Le 26 février 2020, les ambassadeurs des pays du G5 Sahel ont été auditionnés par la Commission Défense du Sénat français. L’ambassadeur du Mali en France, Son Excellence Toumani Djimé Diallo, a tenu certains propos qui ont agacé les autorités françaises. «Il n’y a pas de sentiment anti-français au Mali. Il y a eu, à un moment donné, un ressenti au sein de la population contre la présence militaire française…D’abord, avec tant d’hommes et de moyens déployés, on s’attendait à plus de résultats, moins coûteux en vie humaine.
D’autre part, je vais vous parler franchement, dans ces forces, il y a des officiers, l’armée normale mais aussi la Légion étrangère. C’est là le problème…. Par moments, dans les Pigalle de Bamako, vous les retrouvez, tatoués sur tout le corps, en train de rendre une image qui n’est pas celle que nous connaissons de l’armée française. Ça fait peur, ça intrigue… C’est bien, parce qu’ils sont connus pour être âpres à la bataille, âpres au combat, mais ils sont aussi âpres au gain […] il y a des débordements qui posent problème…Le président Ibrahim Boubacar Keïta l’a dit : tous ceux qui aujourd’hui au Mali appellent au départ des forces étrangères et notamment françaises sont des ennemis du Mali, des complices des djihadistes […] mais il faut que le comportement de certains éléments de l’armée ne laisse pas à désirer. Certains font n’importe quoi dans les rues de Bamako, ce n’est pas bon pour l’image de la France ».

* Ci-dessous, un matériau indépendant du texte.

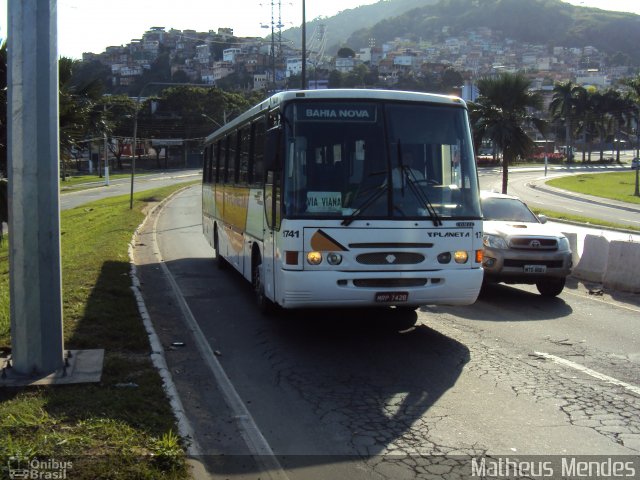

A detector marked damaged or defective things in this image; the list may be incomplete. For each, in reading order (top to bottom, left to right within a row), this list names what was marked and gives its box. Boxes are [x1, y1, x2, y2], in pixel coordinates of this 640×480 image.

cracked asphalt road [134, 185, 640, 480]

Selon le cabinet du ministre français des Armées, ces propos de l’ambassadeur Toumani Djimé Diallo constituent une mise en cause «inacceptable et indécente quand la France s’est résolument engagée pour combattre les groupes terroristes qui menacent les populations du Sahel».
L’ambassadeur Diallo a été convoqué au ministère français des Affaires étrangères. Ayant pris la mesure de la situation, Bamako a dépêché, le 27 février dernier à Paris, le ministre des Affaires étrangères et de la Coopération internationale, Tiébilé Dramé. Ce n’est pas tout. L’ambassadeur a été rappelé à Bamako. Le président IBK et son gouvernement entendent signifier à la France qu’ils désapprouvent les propos tenus par leur représentant.

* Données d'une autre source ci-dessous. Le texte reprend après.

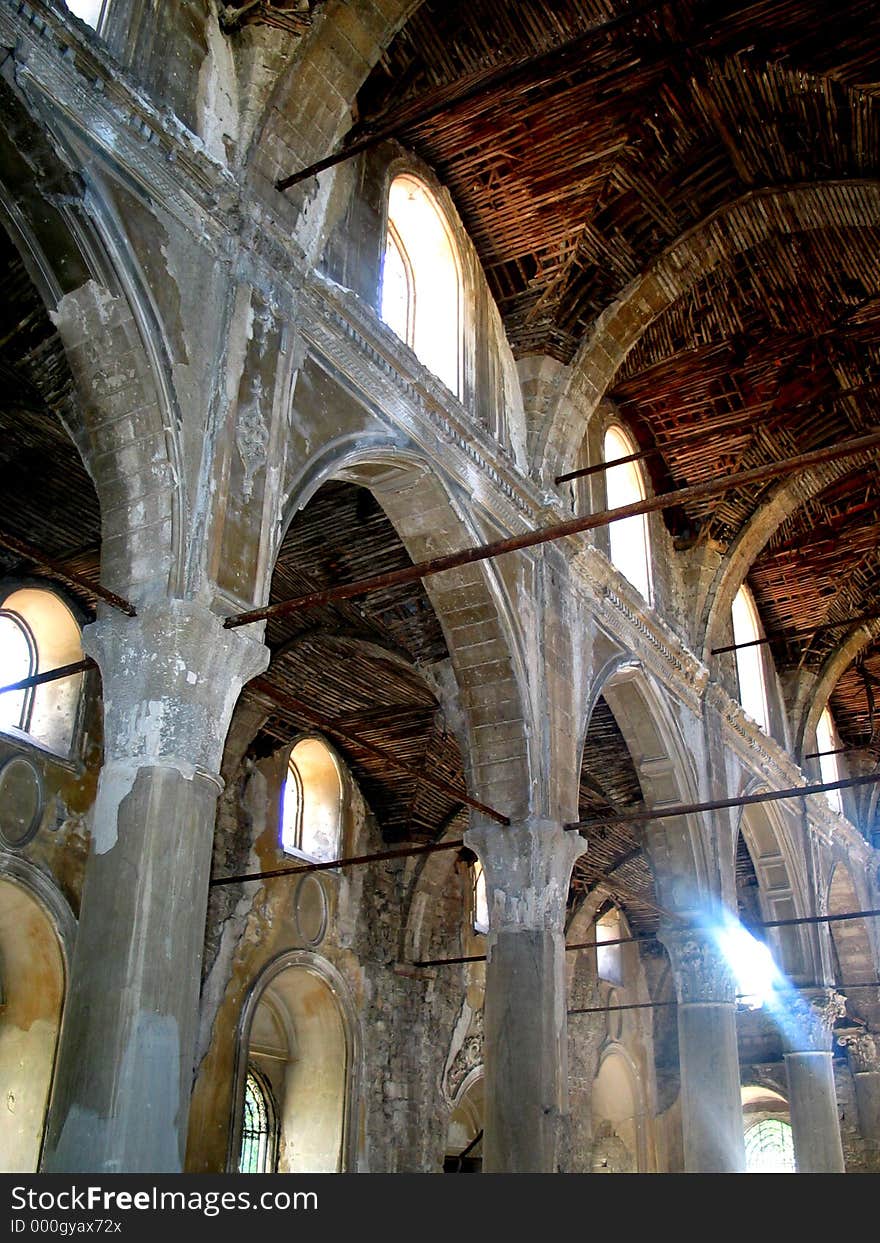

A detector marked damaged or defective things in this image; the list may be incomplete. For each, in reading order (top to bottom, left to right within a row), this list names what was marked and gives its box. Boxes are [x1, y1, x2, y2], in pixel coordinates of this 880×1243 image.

rusty iron rod [274, 1, 661, 190]
rusty iron rod [224, 427, 880, 631]
rusty iron rod [0, 529, 134, 616]
rusty iron rod [705, 609, 879, 656]
rusty iron rod [0, 656, 95, 696]
rusty iron rod [247, 681, 512, 825]
rusty iron rod [564, 770, 879, 830]
rusty iron rod [210, 840, 467, 889]
rusty iron rod [415, 909, 879, 964]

On aurait crié à une crise diplomatique si l’Etat français avait ordonné l’expulsion du diplomate malien en le déclarant personae non grata. Ce qui est loin d’être le cas. Il faut donc clore rapidement cet incident.
Contrairement à une manipulation savamment orchestrée et véhiculée à travers des médias mensongers, il n’y a pas d’anti-français au Mali. Il y a certainement des Maliens qui critiquent ou contestent des agissements de l’ancienne puissance coloniale. Mais critiquer ou contester la politique menée par le gouvernement français dans le cadre de la résolution de la crise sécuritaire au Mali ne veut pas dire être un anti-français.
L’ambassadeur Toumani Djimé Diallo n’a rien dit de nouveau. Peut-être que Paris ne s’attendait pas à ce qu’un officiel malien tienne de tels propos. L’ambassadeur n’est pas le seul à porter un tel jugement sur le résultat de l’intervention militaire française au Sahel. D’anciens diplomates voire de haut-gradés de l’armée française ne mâchent pas leurs mots. C’est un ancien diplomate français qui a révélé que la France a livré Kidal aux séparatistes du Mali.
Malgré la présence des milliers de soldats au Mali dans le cadre de l’opération Barkhane et de la MINUSMA, des massacres de populations civiles sont commis dans une indifférence presque totale de la communauté internationale. Outre le nord, les violences se sont propagées dans d’autres localités du pays. Des communautés qui vivaient en parfaite harmonie depuis des siècles sont dressées aujourd’hui les unes contre les autres. Que de morts ! Que d’orphelins ! Que de déplacés ! Que de villages détruits ! Bamako pique donc une vraie fausse colère.